=== THE EXERCISE ===
Extract, verbatim, all lines starting at the one containing "What is the distance from the vantage" and ending with the final line of the listing, and no others.

>>>

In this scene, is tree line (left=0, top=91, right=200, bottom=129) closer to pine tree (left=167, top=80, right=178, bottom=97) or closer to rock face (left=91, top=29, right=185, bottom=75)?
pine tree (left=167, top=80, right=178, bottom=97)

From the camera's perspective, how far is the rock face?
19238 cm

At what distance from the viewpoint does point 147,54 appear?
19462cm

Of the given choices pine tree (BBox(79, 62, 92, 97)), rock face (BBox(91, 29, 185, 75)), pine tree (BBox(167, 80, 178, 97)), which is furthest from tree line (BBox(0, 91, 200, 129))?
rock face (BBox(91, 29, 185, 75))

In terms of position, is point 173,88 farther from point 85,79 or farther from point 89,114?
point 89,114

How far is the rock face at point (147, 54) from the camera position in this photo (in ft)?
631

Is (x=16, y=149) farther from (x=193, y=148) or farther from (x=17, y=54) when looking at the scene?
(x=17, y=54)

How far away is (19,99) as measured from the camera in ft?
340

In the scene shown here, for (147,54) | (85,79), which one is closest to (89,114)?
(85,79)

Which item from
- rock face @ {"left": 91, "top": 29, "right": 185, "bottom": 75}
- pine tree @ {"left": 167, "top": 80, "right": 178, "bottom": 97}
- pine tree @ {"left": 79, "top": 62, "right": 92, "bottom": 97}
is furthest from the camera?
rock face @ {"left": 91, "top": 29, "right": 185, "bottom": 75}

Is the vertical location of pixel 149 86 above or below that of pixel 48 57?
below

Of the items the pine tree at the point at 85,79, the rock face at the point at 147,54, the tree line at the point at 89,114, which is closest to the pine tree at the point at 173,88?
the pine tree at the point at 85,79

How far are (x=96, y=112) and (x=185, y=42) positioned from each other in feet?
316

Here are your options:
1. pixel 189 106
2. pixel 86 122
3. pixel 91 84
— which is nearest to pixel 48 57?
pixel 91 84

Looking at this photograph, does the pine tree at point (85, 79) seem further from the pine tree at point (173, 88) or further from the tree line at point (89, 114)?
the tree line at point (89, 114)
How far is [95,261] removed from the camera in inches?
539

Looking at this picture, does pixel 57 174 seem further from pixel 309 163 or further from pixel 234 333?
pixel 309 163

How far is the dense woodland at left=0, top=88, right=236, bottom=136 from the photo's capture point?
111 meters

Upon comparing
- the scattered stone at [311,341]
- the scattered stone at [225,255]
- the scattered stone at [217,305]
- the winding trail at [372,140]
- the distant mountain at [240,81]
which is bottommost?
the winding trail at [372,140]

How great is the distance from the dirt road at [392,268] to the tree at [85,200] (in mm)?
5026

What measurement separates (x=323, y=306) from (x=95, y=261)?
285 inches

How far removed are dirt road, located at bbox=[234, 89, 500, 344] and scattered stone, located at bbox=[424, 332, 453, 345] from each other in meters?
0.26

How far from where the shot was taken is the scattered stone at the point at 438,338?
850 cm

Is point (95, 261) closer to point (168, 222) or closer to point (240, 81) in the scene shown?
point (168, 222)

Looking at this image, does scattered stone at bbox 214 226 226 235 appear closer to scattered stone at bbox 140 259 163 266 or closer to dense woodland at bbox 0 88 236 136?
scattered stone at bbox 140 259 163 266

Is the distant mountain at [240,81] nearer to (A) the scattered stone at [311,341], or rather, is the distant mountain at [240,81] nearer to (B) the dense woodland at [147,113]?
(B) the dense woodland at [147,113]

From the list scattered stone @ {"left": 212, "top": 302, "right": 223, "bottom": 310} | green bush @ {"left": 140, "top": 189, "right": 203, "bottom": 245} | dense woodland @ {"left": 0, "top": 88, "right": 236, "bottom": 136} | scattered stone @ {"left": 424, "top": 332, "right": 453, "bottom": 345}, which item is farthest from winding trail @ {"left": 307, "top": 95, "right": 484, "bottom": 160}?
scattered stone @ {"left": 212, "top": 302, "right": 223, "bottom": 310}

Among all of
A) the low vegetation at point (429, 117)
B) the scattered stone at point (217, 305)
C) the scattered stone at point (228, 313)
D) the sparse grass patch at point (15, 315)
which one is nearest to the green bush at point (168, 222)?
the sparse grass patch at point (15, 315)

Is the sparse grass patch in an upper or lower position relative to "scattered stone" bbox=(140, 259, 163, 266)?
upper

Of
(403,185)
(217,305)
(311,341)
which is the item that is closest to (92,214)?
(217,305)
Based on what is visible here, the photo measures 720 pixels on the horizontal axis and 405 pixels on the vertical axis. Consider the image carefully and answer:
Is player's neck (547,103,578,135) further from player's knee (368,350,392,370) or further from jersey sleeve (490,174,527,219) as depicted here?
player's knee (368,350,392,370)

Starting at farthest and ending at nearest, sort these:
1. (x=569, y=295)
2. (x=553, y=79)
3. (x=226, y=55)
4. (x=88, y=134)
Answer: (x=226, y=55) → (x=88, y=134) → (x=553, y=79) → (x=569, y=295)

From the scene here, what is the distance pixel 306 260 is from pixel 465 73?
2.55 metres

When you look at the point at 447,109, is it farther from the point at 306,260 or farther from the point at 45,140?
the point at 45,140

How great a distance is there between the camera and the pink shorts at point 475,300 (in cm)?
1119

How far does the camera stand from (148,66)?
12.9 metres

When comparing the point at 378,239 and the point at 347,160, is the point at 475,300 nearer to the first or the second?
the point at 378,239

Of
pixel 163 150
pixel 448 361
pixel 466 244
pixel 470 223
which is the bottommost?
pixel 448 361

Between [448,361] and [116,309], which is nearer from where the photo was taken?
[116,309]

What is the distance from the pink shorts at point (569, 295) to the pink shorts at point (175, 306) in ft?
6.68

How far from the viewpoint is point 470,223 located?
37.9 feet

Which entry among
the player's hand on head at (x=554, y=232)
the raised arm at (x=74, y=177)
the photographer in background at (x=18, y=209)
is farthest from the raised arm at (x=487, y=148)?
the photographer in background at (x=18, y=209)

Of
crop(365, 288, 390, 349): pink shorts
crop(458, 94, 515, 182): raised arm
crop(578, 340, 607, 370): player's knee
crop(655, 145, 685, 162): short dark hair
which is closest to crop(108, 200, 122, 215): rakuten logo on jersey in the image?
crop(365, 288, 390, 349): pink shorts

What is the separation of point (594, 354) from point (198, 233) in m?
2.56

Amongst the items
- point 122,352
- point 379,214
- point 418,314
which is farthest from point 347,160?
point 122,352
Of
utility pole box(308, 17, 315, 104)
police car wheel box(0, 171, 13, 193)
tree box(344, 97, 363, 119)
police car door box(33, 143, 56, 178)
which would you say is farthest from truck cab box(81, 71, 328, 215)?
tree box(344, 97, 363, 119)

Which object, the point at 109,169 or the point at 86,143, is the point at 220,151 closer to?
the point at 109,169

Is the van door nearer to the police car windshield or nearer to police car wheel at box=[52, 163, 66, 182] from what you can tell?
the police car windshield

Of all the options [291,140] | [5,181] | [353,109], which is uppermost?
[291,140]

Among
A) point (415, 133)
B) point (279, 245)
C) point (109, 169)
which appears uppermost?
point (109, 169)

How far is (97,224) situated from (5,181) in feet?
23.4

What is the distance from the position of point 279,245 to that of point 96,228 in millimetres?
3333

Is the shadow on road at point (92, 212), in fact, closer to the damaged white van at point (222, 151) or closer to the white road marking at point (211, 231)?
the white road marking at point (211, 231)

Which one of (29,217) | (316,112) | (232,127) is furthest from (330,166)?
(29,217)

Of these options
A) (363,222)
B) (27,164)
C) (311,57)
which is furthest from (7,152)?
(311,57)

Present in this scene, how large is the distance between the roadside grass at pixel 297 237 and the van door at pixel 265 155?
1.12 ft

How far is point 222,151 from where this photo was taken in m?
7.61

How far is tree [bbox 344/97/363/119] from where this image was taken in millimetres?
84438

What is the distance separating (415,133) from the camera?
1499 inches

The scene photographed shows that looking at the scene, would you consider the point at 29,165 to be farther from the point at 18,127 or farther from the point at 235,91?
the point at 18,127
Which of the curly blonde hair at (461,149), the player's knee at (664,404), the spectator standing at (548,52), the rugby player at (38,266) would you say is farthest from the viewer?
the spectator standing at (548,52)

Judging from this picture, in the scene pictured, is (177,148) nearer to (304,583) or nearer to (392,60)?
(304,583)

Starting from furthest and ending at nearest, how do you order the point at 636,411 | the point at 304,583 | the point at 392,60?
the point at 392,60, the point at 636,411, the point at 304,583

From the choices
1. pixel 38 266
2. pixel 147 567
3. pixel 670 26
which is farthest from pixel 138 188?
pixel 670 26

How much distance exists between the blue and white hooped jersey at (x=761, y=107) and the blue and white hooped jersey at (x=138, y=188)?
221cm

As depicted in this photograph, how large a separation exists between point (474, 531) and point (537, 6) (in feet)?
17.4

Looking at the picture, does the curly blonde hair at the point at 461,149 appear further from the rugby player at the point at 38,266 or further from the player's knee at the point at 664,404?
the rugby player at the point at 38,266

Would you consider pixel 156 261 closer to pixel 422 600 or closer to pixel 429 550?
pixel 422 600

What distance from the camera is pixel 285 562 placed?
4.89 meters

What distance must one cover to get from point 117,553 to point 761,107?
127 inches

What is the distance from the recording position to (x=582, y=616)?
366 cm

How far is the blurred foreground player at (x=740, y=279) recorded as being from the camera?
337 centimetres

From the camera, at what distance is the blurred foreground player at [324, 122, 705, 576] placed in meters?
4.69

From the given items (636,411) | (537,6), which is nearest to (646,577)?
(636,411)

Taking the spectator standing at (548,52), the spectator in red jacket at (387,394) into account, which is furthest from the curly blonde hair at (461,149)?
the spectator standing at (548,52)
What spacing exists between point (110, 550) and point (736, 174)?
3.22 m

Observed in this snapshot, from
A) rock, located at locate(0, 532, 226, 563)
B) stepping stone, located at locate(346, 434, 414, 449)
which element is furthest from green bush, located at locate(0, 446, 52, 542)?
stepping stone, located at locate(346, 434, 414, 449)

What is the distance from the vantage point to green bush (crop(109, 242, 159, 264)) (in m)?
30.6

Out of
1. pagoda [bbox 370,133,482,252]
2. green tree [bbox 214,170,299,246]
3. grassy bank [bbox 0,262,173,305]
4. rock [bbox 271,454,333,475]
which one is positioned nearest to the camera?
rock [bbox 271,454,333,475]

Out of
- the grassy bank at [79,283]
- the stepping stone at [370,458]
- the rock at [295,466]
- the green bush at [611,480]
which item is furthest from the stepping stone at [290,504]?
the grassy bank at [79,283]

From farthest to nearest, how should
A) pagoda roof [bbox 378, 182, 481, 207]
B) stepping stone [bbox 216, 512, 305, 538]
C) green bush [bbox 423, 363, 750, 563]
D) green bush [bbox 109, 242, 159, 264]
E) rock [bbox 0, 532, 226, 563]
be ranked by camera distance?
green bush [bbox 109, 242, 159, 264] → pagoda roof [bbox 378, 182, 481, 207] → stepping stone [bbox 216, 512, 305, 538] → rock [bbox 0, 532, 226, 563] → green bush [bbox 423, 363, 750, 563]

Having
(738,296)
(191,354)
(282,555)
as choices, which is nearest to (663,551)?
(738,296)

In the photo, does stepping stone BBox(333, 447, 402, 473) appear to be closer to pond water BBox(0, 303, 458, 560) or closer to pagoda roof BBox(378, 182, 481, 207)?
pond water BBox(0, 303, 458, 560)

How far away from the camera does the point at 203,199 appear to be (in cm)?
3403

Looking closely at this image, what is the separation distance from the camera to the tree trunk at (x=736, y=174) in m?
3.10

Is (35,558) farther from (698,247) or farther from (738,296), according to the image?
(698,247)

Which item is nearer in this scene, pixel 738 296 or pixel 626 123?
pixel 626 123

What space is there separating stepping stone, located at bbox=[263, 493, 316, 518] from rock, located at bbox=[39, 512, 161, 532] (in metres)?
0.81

<<<

=== ANSWER TO THIS TASK ===
What is the distance from the vantage point to green bush (crop(109, 242, 159, 264)) (in m)?
30.6

Out of
1. pagoda [bbox 370,133,482,252]
2. green tree [bbox 214,170,299,246]
3. grassy bank [bbox 0,262,173,305]
4. rock [bbox 271,454,333,475]
which one is positioned nearest to the camera?
rock [bbox 271,454,333,475]

Out of
- the grassy bank at [79,283]
- the stepping stone at [370,458]
- the rock at [295,466]
- the green bush at [611,480]
which item is furthest from the stepping stone at [290,504]?
the grassy bank at [79,283]

From farthest to nearest, how should
A) pagoda roof [bbox 378, 182, 481, 207]
B) stepping stone [bbox 216, 512, 305, 538]
C) green bush [bbox 423, 363, 750, 563]
D) green bush [bbox 109, 242, 159, 264]
E) rock [bbox 0, 532, 226, 563]
be ranked by camera distance?
green bush [bbox 109, 242, 159, 264] → pagoda roof [bbox 378, 182, 481, 207] → stepping stone [bbox 216, 512, 305, 538] → rock [bbox 0, 532, 226, 563] → green bush [bbox 423, 363, 750, 563]

Having
(738,296)
(191,354)
(282,555)
as choices, which is nearest to (663,551)?
(738,296)

In the photo, does stepping stone BBox(333, 447, 402, 473) appear to be closer to pond water BBox(0, 303, 458, 560) or closer to pagoda roof BBox(378, 182, 481, 207)?
pond water BBox(0, 303, 458, 560)

How far away from the camera does the point at 203,199 appear to be (in cm)?
3403

Looking closely at this image, what is the separation distance from the camera to the tree trunk at (x=736, y=174) in m?
3.10

Is (35,558) farther from (698,247) or farther from (738,296), according to the image?
(698,247)

Which item is nearer in this scene, pixel 738 296 or pixel 626 123?
pixel 626 123

What space is there separating stepping stone, located at bbox=[263, 493, 316, 518] from rock, located at bbox=[39, 512, 161, 532] (in metres)?
0.81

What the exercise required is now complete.